III. We understand the universal first.

Scotus spends a lot of time arguing this point. Unlike, say, Thomas, Scotus admits that the singular is intelligible per se, since for him singularity is a formal property, not some material detritus. Why then is the singular not the first intelligible object? After all, it is the singular thing which acts, not its abstracted universal nature, and so the singular should be the first thing to act on the intellect. Scotus reminds us, however, that there is for us no science of the singular, that the intellect forms a universal by separating the intelligible nature from the leftover singularity. "It is true [that it is the singular which acts], but not insofar as it is singular. For the nature is the ratio of acting." Just as in natural generation the species is multiplied, but not the individual, so in cognition the singular gives rise to an intelligible universal, not a proper concept of the singular.

Our lack of knowledge about the singular per se is neither because we fail to actualize our capacity for it, nor because the singular is unintelligible per se, but because our intellect is too imperfect to achieve it. Just as an intrinsically visible object might not be seen by feeble eyes in weak candlelight, the light of our intellect is strong enough to illumine the nature but not the singularity. Our knowledge then is always imperfect. "For although in a precise comparison the nature is a more perfect knowable than the singularity, nevertheless the cognition of a singular nature is more perfect than that of the nature alone, because it is more distinct."

Scotus goes on to discuss possible reasons for this weakness of the intellect at some length, with more comparisons to the sense powers.

IV. To any universal there corresponds in reality [in re] some grade of entity, in which the things contained under the universal itself coincide.

Scotus says this should be clear from I. and II. For if the universal is not created by the intellect then it must have something corresponding to it in reality.

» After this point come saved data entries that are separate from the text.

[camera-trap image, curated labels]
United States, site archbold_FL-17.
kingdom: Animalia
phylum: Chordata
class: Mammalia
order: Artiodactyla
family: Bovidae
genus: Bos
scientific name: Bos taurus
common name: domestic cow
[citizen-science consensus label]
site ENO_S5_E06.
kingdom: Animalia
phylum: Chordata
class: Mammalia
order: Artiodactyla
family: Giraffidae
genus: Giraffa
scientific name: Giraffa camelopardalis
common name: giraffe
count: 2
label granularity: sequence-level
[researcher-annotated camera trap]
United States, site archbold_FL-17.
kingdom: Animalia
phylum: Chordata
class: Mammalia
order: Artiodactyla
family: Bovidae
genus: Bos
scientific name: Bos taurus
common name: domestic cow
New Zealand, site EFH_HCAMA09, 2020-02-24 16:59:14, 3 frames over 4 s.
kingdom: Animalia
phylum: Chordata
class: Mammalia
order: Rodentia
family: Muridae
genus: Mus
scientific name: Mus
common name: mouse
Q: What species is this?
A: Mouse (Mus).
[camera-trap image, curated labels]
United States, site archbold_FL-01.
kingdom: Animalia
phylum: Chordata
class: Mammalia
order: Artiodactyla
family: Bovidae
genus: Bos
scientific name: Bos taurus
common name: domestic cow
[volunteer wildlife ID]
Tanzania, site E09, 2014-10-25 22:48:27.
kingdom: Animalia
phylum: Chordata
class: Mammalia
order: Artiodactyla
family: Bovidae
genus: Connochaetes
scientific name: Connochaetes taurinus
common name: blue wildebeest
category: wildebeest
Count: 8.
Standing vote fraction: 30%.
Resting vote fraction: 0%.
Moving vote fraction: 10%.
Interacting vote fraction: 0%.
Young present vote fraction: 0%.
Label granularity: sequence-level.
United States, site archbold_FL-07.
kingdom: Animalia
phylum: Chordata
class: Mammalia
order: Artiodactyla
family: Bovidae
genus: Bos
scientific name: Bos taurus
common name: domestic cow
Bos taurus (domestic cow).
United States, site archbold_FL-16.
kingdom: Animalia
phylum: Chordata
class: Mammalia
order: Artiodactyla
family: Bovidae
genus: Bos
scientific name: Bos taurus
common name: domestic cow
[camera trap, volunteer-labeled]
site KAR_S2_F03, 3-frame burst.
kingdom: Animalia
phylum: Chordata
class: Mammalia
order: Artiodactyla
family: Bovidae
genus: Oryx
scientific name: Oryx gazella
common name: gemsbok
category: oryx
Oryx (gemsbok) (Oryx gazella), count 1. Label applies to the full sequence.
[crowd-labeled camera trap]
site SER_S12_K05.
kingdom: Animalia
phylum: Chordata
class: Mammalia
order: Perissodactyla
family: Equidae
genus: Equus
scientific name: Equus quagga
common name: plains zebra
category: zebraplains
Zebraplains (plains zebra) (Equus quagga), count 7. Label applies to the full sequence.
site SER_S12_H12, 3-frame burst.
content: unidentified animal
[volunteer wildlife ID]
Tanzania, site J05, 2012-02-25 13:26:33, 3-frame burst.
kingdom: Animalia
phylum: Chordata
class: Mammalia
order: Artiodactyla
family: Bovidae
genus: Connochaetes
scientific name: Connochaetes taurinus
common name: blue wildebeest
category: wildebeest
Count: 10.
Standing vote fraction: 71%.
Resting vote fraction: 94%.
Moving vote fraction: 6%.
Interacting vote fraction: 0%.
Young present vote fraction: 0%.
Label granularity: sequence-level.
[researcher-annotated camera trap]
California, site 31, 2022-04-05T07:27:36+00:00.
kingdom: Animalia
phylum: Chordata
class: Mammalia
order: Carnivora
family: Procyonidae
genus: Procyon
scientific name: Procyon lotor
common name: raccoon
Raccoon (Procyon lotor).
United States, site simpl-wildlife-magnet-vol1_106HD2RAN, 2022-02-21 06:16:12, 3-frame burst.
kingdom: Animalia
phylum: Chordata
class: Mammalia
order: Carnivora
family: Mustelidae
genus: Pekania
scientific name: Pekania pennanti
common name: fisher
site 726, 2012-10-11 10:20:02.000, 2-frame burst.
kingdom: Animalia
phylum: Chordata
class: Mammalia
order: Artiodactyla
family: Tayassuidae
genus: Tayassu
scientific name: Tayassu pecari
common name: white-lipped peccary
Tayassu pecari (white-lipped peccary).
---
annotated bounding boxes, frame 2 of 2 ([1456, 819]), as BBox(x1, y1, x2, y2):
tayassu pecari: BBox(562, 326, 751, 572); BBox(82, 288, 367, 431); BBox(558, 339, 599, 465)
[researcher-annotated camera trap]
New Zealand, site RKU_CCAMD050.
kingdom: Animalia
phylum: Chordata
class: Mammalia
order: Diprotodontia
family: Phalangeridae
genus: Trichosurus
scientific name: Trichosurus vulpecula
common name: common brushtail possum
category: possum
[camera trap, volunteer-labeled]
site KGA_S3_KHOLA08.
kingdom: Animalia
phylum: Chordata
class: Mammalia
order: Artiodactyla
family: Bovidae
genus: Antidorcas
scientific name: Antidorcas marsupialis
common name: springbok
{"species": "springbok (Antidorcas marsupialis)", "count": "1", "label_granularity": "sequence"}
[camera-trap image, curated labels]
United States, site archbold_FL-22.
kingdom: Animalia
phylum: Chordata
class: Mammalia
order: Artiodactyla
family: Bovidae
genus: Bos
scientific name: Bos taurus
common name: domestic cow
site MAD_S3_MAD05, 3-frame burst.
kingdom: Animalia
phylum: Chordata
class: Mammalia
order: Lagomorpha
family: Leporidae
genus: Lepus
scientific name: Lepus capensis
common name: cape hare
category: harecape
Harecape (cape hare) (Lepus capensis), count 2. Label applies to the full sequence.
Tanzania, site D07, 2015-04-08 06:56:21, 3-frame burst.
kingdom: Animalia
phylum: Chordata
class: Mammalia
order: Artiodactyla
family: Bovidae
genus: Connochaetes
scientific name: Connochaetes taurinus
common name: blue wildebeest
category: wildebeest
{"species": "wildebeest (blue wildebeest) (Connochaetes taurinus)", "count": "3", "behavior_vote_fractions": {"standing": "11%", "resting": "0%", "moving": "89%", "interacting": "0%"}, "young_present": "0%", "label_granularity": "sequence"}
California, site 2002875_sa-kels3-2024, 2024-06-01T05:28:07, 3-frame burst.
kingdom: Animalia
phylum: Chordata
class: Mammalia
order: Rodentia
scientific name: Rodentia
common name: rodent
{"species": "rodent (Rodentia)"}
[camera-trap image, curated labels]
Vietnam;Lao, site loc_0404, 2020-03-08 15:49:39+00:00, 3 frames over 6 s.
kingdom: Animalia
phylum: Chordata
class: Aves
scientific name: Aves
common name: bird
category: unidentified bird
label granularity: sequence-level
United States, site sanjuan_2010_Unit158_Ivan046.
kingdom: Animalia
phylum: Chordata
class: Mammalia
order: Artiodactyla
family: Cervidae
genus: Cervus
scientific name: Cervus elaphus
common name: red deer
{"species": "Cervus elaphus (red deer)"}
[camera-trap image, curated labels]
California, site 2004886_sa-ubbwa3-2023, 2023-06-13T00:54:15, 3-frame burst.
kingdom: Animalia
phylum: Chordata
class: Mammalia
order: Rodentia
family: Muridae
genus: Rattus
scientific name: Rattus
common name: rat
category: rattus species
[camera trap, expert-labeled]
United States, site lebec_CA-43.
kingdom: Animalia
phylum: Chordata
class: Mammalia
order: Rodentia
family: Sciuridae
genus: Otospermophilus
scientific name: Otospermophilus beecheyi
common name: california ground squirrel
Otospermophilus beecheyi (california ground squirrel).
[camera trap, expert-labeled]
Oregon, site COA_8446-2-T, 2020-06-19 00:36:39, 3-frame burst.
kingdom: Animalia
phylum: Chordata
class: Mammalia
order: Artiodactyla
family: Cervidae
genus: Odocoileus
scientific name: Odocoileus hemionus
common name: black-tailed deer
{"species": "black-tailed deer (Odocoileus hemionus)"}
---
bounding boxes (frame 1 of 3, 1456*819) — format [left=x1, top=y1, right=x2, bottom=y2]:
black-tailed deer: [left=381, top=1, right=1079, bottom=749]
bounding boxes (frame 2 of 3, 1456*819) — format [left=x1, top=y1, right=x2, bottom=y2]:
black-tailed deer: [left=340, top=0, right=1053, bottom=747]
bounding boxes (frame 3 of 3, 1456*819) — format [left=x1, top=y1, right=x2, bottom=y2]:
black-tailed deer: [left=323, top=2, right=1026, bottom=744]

This correspondence is not fictional, but real, or else there could be no true quidditative predication and metaphysics would not differ from logic.

V. In essential predication it is impossible to go to infinity.

Otherwise nothing would be knowable, since we can't pass through an infinite series, nor can our finite intellect apprehend an infinite series all at once. Definition has a limit, and we can really know what something is, even if only confusedly.

VI. It is simply impossible for the first and most universal to be plural.

There cannot be a plurality of first and most universal concepts or grades of entity. In analyzing we always proceed to the simpler concept, and therefore eventually to the first and simplest. And as in any order it is impossible to find two firsts, it is even more so in the highest order, to which multitude is more repugnant.

To conclude:
I. The universal, although produced by the agent intellect, is strictly speaking not caused by it, because something in reality corresponds to it. II. That universal, insofar as it has being in something or with something singular, we first understand as a kind of primary whole object, although the intellect from its imperfection can per se understand the nature as a quasi-part of the primary whole object, and can distinguish this from that [i.e., can distinguish the nature as such from the whole object], while not conceiving the other part, namely the singularity.--For which intellection the action of the agent intellect is required. Whence any part of the first whole object can be first for the intellect, and afterwards the intellect can per se distinguish it from another. Whence a child first distinguishes his father from non-man, then from non-father.

1 comment:

Lee Faber said...

Great. It's about time someone wrote about this.